For any type of credit card, credit reporting cards included, “responsible behavior” boils down to one simple rule – paying your credit card billing statement in full and on time. Everything else is supposed to help you reach that monthly goal through responsible everyday use:
- Understand your credit card terms – especially your interest rate and additional fees.
- Limit how many cards you own – the more billing statements, the bigger the confusion.
- Never lend your credit card to someone else – you’ll risk losing control of their spending.
- Avoid getting cash advances – cash advance fees come with ATM fees and high interest.
- Avoid unnecessary balance transfers – unless you have favorable balance transfer terms.
- Finally, charge only what you can afford – never borrow more than you can payback.
How Having a Credit Reporting Card Impacts Your Credit Score?
Your credit score gets calculated with a slight delay. Because it generally takes time for credit bureaus to obtain consumer and cardholder data, you can hardly expect your credit score to be calculated in real-time. This becomes a problem if you need to boost your score fast.
Credit reporting cards differ from other similar payment methods in that they report your credit card behavior directly to the credit bureaus. This is why they are so convenient for people with poor credit score and no credit history in the first place – they help push things forward, faster.
Are There Any Alternatives to Credit Cards Reporting Credit?
Yes and no.
While there are several other ways for you to build and improve your credit score, only this one includes having your own credit card that won’t burn your pocket or put an additional strain on your credit score.

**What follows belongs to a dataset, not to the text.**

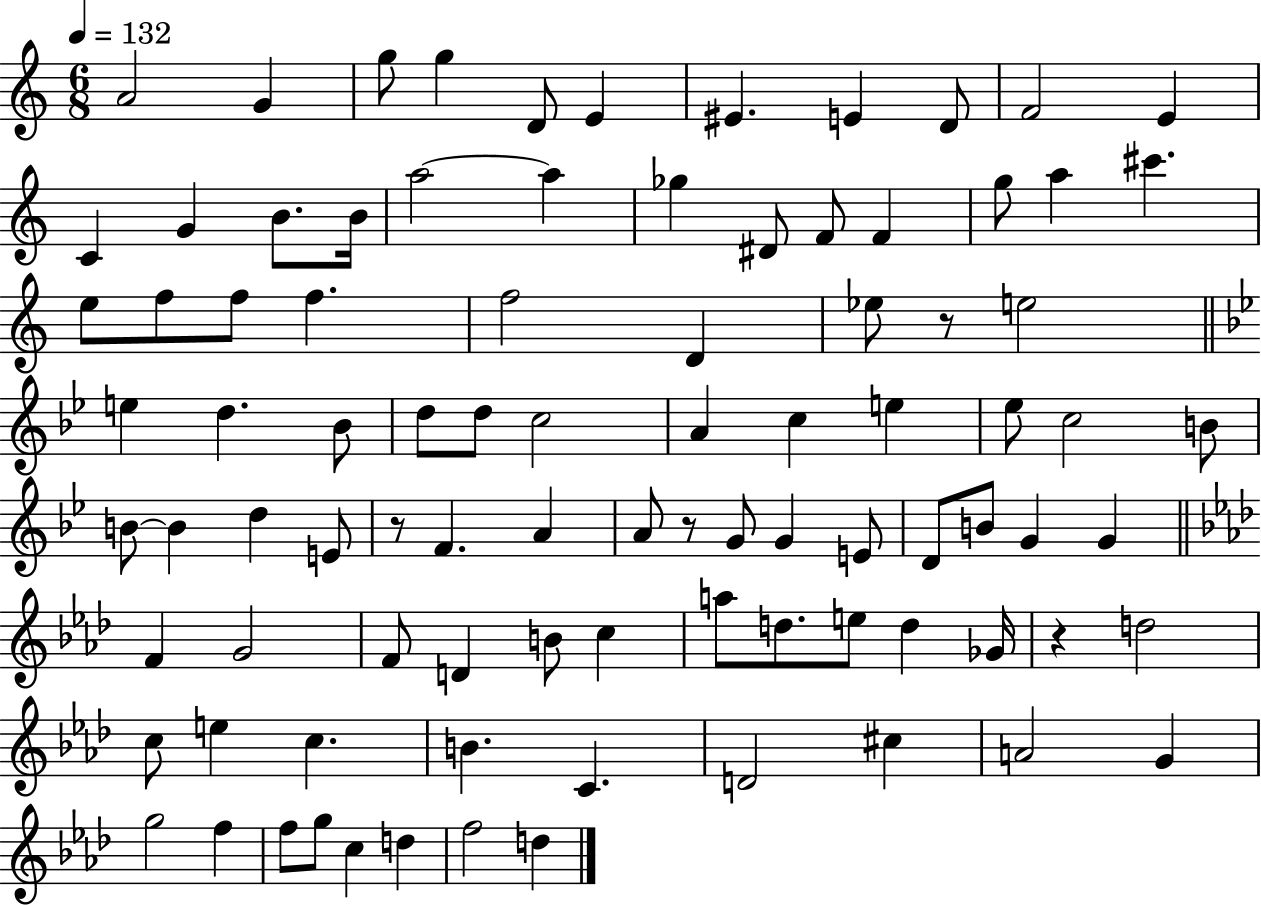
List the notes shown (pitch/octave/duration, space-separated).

A4/h G4/q G5/e G5/q D4/e E4/q EIS4/q. E4/q D4/e F4/h E4/q C4/q G4/q B4/e. B4/s A5/h A5/q Gb5/q D#4/e F4/e F4/q G5/e A5/q C#6/q. E5/e F5/e F5/e F5/q. F5/h D4/q Eb5/e R/e E5/h E5/q D5/q. Bb4/e D5/e D5/e C5/h A4/q C5/q E5/q Eb5/e C5/h B4/e B4/e B4/q D5/q E4/e R/e F4/q. A4/q A4/e R/e G4/e G4/q E4/e D4/e B4/e G4/q G4/q F4/q G4/h F4/e D4/q B4/e C5/q A5/e D5/e. E5/e D5/q Gb4/s R/q D5/h C5/e E5/q C5/q. B4/q. C4/q. D4/h C#5/q A4/h G4/q G5/h F5/q F5/e G5/e C5/q D5/q F5/h D5/q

Also, only credit reporting cards report to bureaus regularly.
If you want to boost your credit by using a credit card, this feature is crucial.
Other alternatives to credit reporting cards include:
- Paying down high credit card balances within 30 days.
- Establishing the practice of tracking your credit score.
- Start paying your bills in full and on time for at least one year.
- Having rent and utilities report your payment history.
- Getting a student credit card, if applicable to your situation.
- Becoming an authorized user of someone else’s credit card.
- Taking a “credit builder loan”, presuming you can pay it back.
- Getting a loan with a cosigner, presuming you can pay it off.